» **The task**
Reproduce the data verbatim from the line containing "Is [755,363] closer" through the last line of the data, and nothing else.

» **Listed records**
::::::::

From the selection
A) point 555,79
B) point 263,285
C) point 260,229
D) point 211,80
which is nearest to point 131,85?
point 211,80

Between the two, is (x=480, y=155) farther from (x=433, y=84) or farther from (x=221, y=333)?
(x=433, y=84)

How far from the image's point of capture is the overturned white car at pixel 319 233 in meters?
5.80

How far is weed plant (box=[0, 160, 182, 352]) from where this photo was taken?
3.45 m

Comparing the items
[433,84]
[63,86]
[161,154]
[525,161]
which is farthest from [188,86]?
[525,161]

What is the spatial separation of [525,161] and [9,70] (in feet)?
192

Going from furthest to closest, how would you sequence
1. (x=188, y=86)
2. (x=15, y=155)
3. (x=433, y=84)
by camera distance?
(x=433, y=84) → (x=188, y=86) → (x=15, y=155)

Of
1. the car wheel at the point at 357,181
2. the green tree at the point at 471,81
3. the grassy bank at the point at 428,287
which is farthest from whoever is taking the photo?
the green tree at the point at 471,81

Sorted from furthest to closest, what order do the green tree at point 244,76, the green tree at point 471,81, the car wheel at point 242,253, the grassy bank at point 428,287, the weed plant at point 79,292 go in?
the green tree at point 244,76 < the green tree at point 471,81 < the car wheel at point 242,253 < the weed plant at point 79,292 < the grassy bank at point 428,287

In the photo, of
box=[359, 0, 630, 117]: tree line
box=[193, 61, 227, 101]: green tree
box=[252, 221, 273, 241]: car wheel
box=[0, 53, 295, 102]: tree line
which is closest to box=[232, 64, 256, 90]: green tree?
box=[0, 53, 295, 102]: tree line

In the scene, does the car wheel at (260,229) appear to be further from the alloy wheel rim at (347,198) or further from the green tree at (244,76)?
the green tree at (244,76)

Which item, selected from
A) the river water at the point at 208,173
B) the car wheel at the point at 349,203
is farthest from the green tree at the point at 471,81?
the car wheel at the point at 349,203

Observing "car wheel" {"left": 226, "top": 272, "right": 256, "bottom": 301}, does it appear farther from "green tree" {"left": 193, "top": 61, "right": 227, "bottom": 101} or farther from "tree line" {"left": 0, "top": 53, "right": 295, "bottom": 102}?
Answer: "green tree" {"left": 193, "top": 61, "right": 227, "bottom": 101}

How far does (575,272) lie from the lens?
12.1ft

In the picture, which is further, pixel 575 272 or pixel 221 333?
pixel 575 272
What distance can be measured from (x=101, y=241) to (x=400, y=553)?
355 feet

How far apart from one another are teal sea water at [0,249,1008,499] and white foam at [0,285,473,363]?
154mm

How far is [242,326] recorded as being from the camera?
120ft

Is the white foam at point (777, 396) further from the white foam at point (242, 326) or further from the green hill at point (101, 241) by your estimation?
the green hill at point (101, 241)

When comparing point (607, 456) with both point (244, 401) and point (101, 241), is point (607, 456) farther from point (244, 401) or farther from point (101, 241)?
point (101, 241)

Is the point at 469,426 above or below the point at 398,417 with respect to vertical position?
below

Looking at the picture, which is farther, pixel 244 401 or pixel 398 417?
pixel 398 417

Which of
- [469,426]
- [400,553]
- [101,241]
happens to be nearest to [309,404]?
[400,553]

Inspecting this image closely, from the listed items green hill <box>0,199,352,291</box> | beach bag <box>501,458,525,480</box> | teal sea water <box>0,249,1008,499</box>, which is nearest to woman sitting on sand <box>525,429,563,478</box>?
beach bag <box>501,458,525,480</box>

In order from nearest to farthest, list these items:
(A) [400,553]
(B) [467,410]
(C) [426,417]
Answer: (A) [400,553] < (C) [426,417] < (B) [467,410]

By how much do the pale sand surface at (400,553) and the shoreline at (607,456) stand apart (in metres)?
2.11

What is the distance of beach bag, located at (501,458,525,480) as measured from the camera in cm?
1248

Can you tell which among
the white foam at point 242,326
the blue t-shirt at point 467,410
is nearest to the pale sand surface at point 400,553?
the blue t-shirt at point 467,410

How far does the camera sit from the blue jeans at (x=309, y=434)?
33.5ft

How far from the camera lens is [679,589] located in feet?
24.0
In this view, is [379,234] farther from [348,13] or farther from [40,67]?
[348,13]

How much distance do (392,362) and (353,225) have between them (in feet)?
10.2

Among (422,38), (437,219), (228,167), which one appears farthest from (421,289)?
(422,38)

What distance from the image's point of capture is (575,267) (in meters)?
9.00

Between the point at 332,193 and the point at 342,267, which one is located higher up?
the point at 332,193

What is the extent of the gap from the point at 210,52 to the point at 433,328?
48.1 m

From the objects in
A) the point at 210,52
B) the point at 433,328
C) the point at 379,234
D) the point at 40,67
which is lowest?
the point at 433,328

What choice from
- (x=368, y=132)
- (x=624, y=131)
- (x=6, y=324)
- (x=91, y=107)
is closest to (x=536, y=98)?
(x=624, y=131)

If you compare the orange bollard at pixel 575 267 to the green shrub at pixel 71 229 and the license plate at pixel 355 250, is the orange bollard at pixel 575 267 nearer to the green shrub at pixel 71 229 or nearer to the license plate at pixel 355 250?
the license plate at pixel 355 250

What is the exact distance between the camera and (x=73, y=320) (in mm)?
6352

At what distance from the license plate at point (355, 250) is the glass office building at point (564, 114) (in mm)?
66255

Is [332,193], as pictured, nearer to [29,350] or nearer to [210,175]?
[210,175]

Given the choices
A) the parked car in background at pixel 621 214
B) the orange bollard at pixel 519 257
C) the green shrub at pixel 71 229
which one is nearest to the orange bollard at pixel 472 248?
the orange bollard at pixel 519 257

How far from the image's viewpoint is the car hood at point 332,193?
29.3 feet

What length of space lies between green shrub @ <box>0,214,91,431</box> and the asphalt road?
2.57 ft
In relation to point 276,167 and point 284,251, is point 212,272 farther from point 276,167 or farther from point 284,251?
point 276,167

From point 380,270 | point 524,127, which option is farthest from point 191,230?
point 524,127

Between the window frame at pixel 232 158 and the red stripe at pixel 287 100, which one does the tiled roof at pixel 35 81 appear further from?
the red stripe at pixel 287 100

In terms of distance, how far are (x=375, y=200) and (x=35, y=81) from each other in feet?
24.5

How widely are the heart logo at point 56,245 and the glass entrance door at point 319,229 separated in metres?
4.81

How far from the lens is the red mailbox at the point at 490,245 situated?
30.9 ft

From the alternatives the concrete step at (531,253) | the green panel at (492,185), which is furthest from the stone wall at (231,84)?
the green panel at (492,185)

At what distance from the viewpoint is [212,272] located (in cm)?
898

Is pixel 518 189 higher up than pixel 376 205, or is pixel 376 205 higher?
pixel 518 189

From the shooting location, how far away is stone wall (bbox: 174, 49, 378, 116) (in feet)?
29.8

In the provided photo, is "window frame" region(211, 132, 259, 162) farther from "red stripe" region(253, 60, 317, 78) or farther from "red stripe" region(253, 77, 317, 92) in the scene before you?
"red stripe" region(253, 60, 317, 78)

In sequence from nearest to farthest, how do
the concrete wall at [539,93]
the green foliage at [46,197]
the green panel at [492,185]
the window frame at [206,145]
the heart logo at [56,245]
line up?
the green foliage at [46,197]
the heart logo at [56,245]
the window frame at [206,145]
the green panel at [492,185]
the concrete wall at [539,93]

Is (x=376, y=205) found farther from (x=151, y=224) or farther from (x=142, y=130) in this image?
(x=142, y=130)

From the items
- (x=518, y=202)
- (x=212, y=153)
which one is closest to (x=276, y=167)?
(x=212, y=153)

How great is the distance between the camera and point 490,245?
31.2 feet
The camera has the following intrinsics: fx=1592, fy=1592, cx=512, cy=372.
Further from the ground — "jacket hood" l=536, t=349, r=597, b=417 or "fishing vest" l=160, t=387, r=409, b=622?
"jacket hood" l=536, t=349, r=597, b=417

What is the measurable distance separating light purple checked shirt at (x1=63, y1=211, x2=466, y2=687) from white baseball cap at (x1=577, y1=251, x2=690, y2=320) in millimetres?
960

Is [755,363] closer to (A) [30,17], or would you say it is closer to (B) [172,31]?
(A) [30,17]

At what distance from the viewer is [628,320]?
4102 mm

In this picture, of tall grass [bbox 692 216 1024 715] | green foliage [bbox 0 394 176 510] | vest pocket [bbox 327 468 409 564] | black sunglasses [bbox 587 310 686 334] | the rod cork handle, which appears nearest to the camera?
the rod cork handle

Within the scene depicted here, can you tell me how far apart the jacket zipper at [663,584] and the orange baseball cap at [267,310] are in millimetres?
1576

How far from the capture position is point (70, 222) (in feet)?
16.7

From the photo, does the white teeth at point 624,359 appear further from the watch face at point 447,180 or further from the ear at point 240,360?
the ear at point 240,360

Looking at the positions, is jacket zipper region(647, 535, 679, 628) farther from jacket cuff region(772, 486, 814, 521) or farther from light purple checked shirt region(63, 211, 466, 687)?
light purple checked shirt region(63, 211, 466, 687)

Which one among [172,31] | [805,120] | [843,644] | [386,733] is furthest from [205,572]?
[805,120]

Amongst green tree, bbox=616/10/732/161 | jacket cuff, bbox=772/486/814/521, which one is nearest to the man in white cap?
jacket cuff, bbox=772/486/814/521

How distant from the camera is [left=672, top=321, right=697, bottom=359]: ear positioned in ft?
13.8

::::::::

» **Answer to the task**
Is [755,363] closer to (A) [30,17], or would you say it is closer to (B) [172,31]?
(A) [30,17]

At what distance from the viewer is [628,320]?
4102 mm

In this picture, of tall grass [bbox 692 216 1024 715] | green foliage [bbox 0 394 176 510] | vest pocket [bbox 327 468 409 564] | black sunglasses [bbox 587 310 686 334] | the rod cork handle, which appears nearest to the camera?
the rod cork handle

Within the scene depicted here, can you tell me how far apart the jacket zipper at [663,584] and the orange baseball cap at [267,310] are in millimetres?
1576

How far from the capture position is point (70, 222) (in feet)?
16.7

From the photo, does the white teeth at point 624,359 appear further from the watch face at point 447,180 or further from the ear at point 240,360?
the ear at point 240,360

Looking at the positions, is jacket zipper region(647, 535, 679, 628) farther from jacket cuff region(772, 486, 814, 521) or farther from light purple checked shirt region(63, 211, 466, 687)?
light purple checked shirt region(63, 211, 466, 687)

Which one among [172,31] | [805,120] | [843,644] | [386,733] is furthest from [205,572]?
[805,120]

Amongst green tree, bbox=616/10/732/161 | jacket cuff, bbox=772/486/814/521, which one is nearest to the man in white cap?
jacket cuff, bbox=772/486/814/521

How distant from the camera is [left=672, top=321, right=697, bottom=359]: ear positioned in ft?
13.8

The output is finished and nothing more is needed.